***** Selected extract *****
Opposition to EU-US trade deal growing as negotiations start in Brussels

Trade unions and campaign groups have written to Vince Cable calling for a halt to negotiations on the EU-US trade deal, as talks begin in Brussels today.

The groups, including the UK’s second biggest trade union UNISON, environmental, social justice and anti-poverty organisations, believe the Transatlantic Trade and Investment Partnership (TTIP) will undermine democracy, threaten public services and lead to lower standards in a range of areas including environmental protection, workers’ rights and food safety.

The letter to the Business Secretary uses recent research to show that the trade deal is unlikely to significantly boost employment, and points to the European Commission’s own work which suggests it will cause “prolonged and substantial dislocation of EU workers as a direct result of TTIP which will simply entrench European inequality.”

Signatories to the letter claim that TTIP will essentially be an `investor protection’ treaty, giving private companies more power over public services, government procurement and a raft of social and environmental standards. This protection will be enshrined in a proposed investor state dispute settlement (ISDS) which would give corporations additional power to sue the British government. The letter calls for a halt in the TTIP negotiations.
*****
Carry on the article about opposition to the EU-US trade deal from the point where it stops. The records have no connection to the article on opposition to the EU-US trade deal.
***** Exercise data *****
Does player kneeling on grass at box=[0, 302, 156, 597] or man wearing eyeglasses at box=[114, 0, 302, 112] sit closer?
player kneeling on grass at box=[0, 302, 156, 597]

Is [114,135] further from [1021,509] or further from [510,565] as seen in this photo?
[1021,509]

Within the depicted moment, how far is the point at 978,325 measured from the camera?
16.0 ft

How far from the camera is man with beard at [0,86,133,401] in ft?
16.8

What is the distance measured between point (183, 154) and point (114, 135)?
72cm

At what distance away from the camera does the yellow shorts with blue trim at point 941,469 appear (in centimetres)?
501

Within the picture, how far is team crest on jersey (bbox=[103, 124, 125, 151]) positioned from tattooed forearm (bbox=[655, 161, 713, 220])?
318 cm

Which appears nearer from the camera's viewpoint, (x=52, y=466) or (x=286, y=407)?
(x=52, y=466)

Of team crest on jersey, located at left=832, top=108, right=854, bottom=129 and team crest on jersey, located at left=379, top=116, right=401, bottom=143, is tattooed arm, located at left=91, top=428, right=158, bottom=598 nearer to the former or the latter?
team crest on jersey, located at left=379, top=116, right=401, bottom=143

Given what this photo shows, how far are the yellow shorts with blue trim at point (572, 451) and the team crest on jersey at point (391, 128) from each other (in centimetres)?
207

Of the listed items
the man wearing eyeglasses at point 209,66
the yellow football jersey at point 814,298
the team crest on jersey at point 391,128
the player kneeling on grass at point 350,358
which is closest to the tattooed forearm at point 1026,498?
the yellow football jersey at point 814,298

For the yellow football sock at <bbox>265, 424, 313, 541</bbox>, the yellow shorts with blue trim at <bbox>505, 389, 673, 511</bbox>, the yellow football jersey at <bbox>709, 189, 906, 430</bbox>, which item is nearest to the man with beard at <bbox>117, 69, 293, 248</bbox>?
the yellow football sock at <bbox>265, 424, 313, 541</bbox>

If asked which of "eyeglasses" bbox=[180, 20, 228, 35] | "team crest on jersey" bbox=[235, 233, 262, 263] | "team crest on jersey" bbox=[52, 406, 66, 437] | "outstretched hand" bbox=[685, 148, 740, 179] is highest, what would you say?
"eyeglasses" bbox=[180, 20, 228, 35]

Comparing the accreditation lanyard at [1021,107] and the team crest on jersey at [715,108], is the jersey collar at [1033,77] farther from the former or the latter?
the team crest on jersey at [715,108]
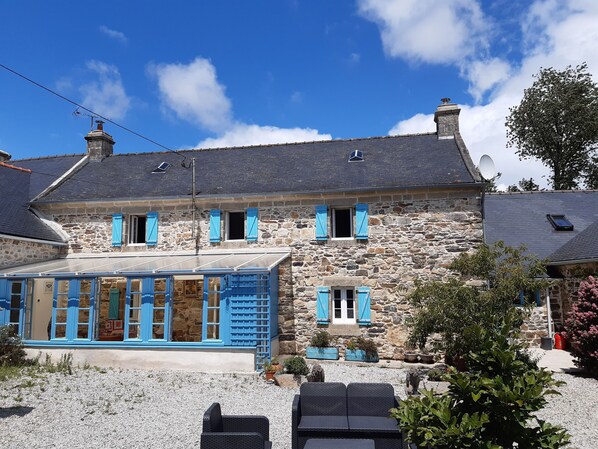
*****
Task answer
Nick Dearden, director of the World Development Movement, said today:

  • TTIP is not about creating more jobs, it’s not even about trade as most people understand it. Rather, the essence of TTIP is `investor protection’ – handing more power to big business.
  • There are real fears that TTIP will bind the hands of future governments – for instance preventing a British government from extending public control over energy companies, or from undoing recent changes which have allowed for semi-privatisation of the NHS. It is, therefore, an attack on our very democracy.

British groups will join campaigners from across Europe and the United States in Brussels this week for strategic discussion on how to counter TTIP. Negotiations between US and EU trade representatives began in Brussels today (Monday 10 March) and continue for the week. This is the fourth round of negotiations, and negotiators aim to move the process forward substantially this week.

EU-secretdeals.info – new website reveals texts from Europe’s US and Canadian trade negotiations (TTIP, CETA)

Berlin, Brussels, Washington, Ottawa – A new website was launched today dedicated to enlarging the public debate on the EU’s controversial policies for investment protections and investor-to-state dispute settlement systems (ISDS) in the EU-US and EU-Canada trade negotiations.

The site (http://eu-secretdeals.info) includes newly leaked investment chapters from the ongoing EU-Canada Comprehensive Economic and Trade Agreement (CETA) negotiations, analysis of those chapters, and other information contradicting the Commission’s position that these transatlantic trade agreements must include strong investment protections.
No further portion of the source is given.